Reputation: 5699
I have 2 tables both as the same form
table A : content | text
table B : SubContent | text
Table B containing substring Of Texts in Table A
for exampale:
Table a :
Table B :
what i want to achive is :
making south africa | zupta . . for **making south africa** worse than ever.
terkenang arwah ibu | zur eda **terkenang arwah ibu** . . eda terkenang arwah ibu . .
the query I used is very simple
select subcontent, content from A join B on content SIMILAR TO '%'||subcontent||'%'
the query explain :
Gather (cost=1000.00..6611032.19 rows=1678309 width=180)
Workers Planned: 2
-> Nested Loop (cost=0.00..6442201.29 rows=699295 width=180)
" Join Filter: (A.content ~ similar_escape((('%'::text || B.subcontent) || '%'::text), NULL::text))"
-> Parallel Seq Scan on A (cost=0.00..8675.79 rows=186479 width=91)
-> Seq Scan on B (cost=0.00..19.50 rows=750 width=89)
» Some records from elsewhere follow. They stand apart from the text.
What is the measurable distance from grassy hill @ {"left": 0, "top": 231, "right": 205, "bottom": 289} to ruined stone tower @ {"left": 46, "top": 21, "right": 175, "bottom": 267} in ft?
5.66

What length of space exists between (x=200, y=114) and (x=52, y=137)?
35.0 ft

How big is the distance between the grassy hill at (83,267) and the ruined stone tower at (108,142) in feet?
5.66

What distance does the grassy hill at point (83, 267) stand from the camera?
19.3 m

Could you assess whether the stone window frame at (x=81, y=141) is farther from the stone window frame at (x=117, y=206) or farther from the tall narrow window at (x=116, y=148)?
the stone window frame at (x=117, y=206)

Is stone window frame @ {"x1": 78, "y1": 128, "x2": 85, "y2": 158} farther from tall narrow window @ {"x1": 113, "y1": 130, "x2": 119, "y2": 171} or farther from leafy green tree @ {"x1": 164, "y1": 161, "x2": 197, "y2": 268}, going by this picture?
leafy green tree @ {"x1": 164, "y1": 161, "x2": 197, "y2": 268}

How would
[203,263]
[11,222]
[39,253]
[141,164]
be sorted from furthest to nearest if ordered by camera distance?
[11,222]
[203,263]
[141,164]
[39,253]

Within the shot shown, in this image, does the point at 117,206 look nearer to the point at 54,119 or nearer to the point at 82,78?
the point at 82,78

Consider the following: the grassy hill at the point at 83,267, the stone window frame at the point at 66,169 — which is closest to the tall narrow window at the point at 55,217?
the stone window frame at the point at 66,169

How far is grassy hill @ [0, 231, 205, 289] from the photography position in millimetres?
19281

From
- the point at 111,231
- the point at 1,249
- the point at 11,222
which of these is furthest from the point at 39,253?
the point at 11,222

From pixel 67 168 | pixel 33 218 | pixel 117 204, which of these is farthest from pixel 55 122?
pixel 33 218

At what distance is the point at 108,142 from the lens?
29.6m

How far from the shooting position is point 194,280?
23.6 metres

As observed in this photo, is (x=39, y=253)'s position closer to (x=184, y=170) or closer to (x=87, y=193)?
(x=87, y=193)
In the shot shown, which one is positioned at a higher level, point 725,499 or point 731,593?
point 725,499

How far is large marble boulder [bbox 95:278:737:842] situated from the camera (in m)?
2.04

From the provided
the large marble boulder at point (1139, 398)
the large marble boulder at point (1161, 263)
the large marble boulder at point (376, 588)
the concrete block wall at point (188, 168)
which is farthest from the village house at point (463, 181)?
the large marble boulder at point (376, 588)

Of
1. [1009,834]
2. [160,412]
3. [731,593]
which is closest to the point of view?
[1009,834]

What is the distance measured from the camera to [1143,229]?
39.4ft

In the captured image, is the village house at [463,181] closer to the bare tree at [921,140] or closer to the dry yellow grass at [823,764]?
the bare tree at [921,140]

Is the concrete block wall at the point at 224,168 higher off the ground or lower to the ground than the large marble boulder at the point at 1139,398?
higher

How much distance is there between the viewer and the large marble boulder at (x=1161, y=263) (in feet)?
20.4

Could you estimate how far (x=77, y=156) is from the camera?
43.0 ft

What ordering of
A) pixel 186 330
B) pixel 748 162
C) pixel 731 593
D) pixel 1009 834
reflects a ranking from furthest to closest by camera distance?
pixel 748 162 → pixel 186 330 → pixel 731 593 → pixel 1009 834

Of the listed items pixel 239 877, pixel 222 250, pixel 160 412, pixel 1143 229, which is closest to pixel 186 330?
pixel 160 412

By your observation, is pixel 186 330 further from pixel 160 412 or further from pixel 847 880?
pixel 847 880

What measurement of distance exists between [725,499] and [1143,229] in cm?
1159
i try use Large Text Indexes follow by this blog (Andrew Kane done a great job! )
https://medium.com/@ankane/large-text-indexes-in-postgres-5d7f1677f89f
i try to add an index on both of the columns that didn't help the execution takes 40 minutes, any ideas?
explain after using Laurenz Albe answer
Nested Loop (cost=27.79..100352.93 rows=1678309 width=180)
-> Seq Scan on q2_distinct (cost=0.00..19.50 rows=750 width=89)
-> Bitmap Heap Scan on clean_distinct (cost=27.79..111.40 rows=2238 width=91)
" Recheck Cond: (A.content ~ similar_escape((('%'::text || q2_distinct.part) || '%'::text), NULL::text))"
-> Bitmap Index Scan on "clean_distinct_Post content_idx" (cost=0.00..27.23 rows=2238 width=0)
" Index Cond: (A.content ~ similar_escape((('%'::text || B.content) || '%'::text), NULL::text))"
Upvotes: 1
Views: 1320
Reputation: 40683
Postgres' in-built textsearch functions could help here. But you will need to add a second column to table A to help index it. You will also need to know the language of each string in table A.
Example query.
postgres=# select to_tsvector('english', 'Big cats eat fish on Mondays.')
@@ phraseto_tsquery('english', 'eat fish on monday') as query;
query
-------
t
Note that the pluralisation and capitalisation of Mondays
did not stop the match.
Use the to_tsvector
function to create a parsed form of your content, which you can use for a GIN index.
postgres=# select to_tsvector('english', 'Big cats eat fish on Mondays.');
to_tsvector
---------------------------------------------
'big':1 'cat':2 'eat':3 'fish':4 'monday':6
Note how to_tsvector
normalises the string (changing to lowercase, removing punctuation, removing plurals, and removing low value words like "on"). This means "eat fish if monday" would also match (since "if" is also a low value word). So you will need to add a second check using the LIKE
operator if you only want an exact match. But this will run far less frequently than it would have without the tsvector
GIN index.
So your query would now look like,
SELECT subcontent, content
FROM A
JOIN B ON (
A.tsv_content @@ phraseto_tsquery(B.lang, B.subcontent)
AND content LIKE '%' || subcontent || '%'
);
NB. phraseto_tsquery
requires 9.6+
Upvotes: 1
Reputation: 246143
Any join that does not have a join condition with an equality operator (=
) can only use a nested loop join.
The only index that can potentially help here is a trigram index on A
:
CREATE EXTENSION pg_trgm;
CREATE INDEX ON "A" USING gin (content gin_trgm_ops);
But you shouldn't expect to get good execution times with a query like that.
Upvotes: 1